:: Document ::
* * *

Park and ride?

Careful examination needed


As traffic congestion has worsened over the years there has been an idea touted around of Barbadians engaging in a park and ride system to ease the gridlock, but one road safety advocate is advising Government to think long and hard before going that route.
Sharmane Roland-Bowen, President of the Barbados Road Safety Association (BRSA) said that on paper a park and ride system may look good and has been successfully employed for specific events, but she does not believe that it would be do well in everyday reality. This, she said, is especially so given the limitations in the road network and the unreliability of the transport sector.
“It may have worked for the World Cup, it has worked for Crop Over events, but on a regular basis I cannot see it working because among the first things that would have to be done would be an upgrading of the buses and an increase in the buses and that costs money. Even if we utilise the Transport Board and the privately owned Public Service Vehicles, no one is going to want to put down their car, give up their privacy and air conditioning to sit in a hot, packed bus and still be stuck in traffic,” she told The Barbados Advocate.

* * *

:: Supplied material ::
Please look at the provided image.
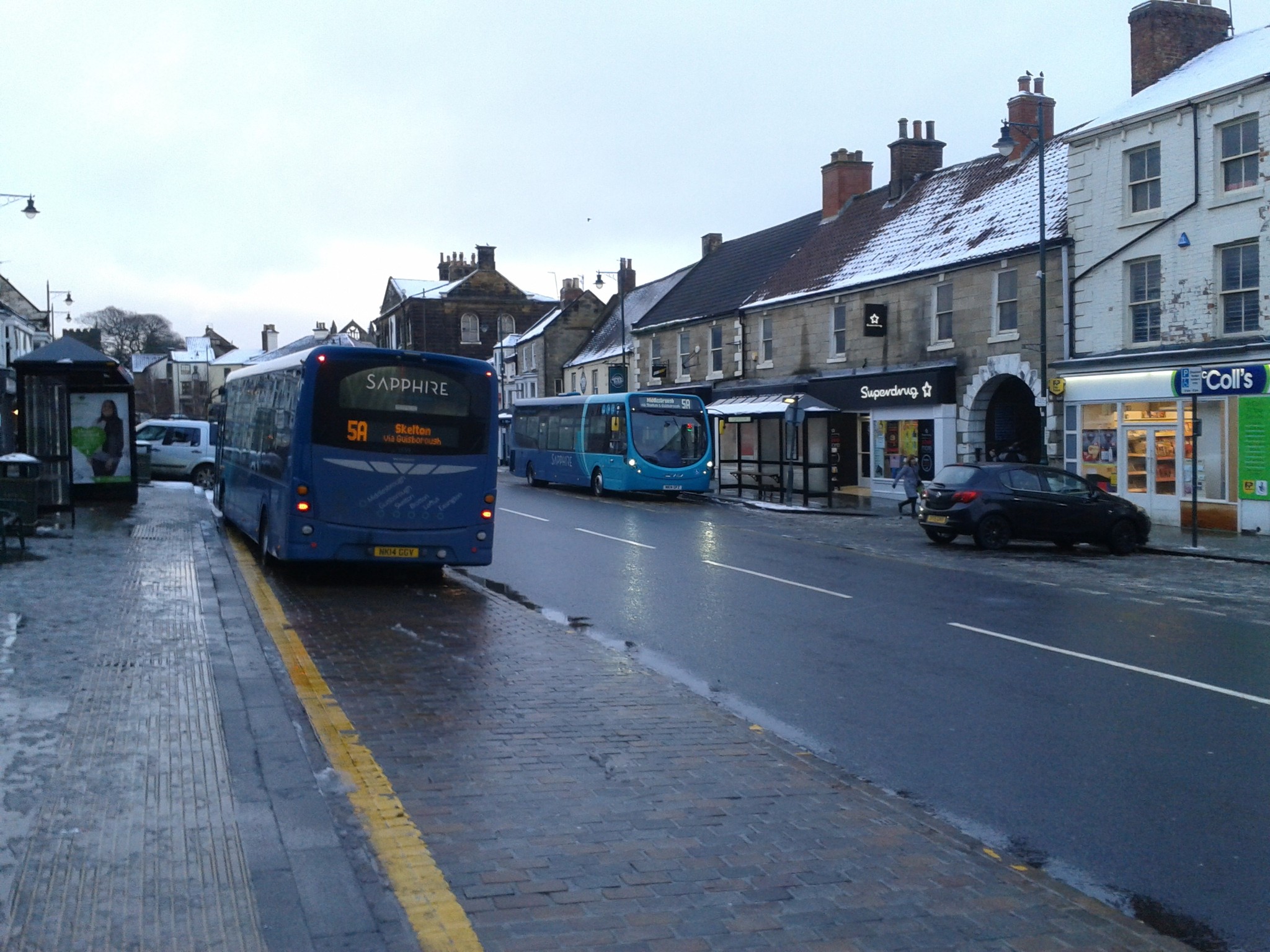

* * *

:: List of tasks ::
• 1. Extract the park-and-ride article's text from "Careful examination needed" to "the transport sector.".
• 2. In the park-and-ride article, who is the President of the Barbados Road Safety Association?
• 3. According to the park-and-ride article, why does the road safety advocate doubt that park and ride would work on a regular basis?
The data above is separate from the park-and-ride article.

:: Expected answers ::
• 1.
Careful examination needed


As traffic congestion has worsened over the years there has been an idea touted around of Barbadians engaging in a park and ride system to ease the gridlock, but one road safety advocate is advising Government to think long and hard before going that route.
Sharmane Roland-Bowen, President of the Barbados Road Safety Association (BRSA) said that on paper a park and ride system may look good and has been successfully employed for specific events, but she does not believe that it would be do well in everyday reality. This, she said, is especially so given the limitations in the road network and the unreliability of the transport sector.

• 2. Sharmane Roland-Bowen.

• 3. She points to the limited road network and the unreliable transport sector, and says the buses would first have to be upgraded and increased, which costs money. She also believes no one will give up their car, privacy and air conditioning to sit in a hot, packed bus and still be stuck in traffic.